Digital photography had given us the ability to shoot a sharp image easily and this has become part of our definition of a good photograph. You cannot read a lens review without referring to its sharpness. But is a sharp image necessary? If you look at the work of Saul Leiter, HCB or Sally Mann you will see that sharpness is not really necessary to create a wonderful picture.
When going through some pictures I took in January 1st of this year in Kew Gardens, I was amazed at the number of photographs that I find marvelous that I had thought were missed images. The one above is an example of this. You can see that the image has a ton of noise, no face is clearly visible and the image is not particularly sharp.
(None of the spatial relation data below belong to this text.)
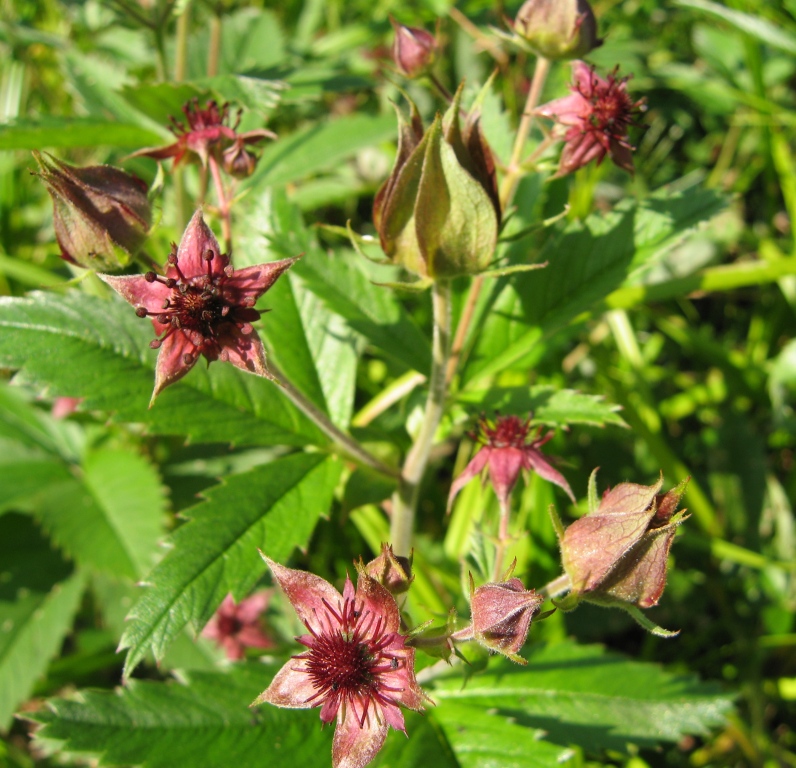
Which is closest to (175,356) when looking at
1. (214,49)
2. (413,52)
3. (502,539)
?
(502,539)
But if you ask me my memory of that night, this matches what I remember perfectly.
Above is another image that I did not think was worth its megabytes. Here we have a wonderful stripped umbrella, a fence and a young kid in a raincoat with nice bright lights in the background. Again this will not win any sharpness awards, the noise of the OM-D is fairly high but after shooting with film, I like it.
Here I thought I had a hodgepodge of shadows, slight movement and some very unsharp details. Taking a closer look however, I see a cold, wet January 1st day spent in Kew Gardens.
Our memories are not sharp, our eyes are used to seeing shadows and our minds are happy to fill in for loss of detail. So why do we demand such perfection from our images? Ok I love sharp lenses, but this just gives me the ability to shoot sharp if this is what I am going for. In the majority of my shooting, I prefer the softer images which are less exacting.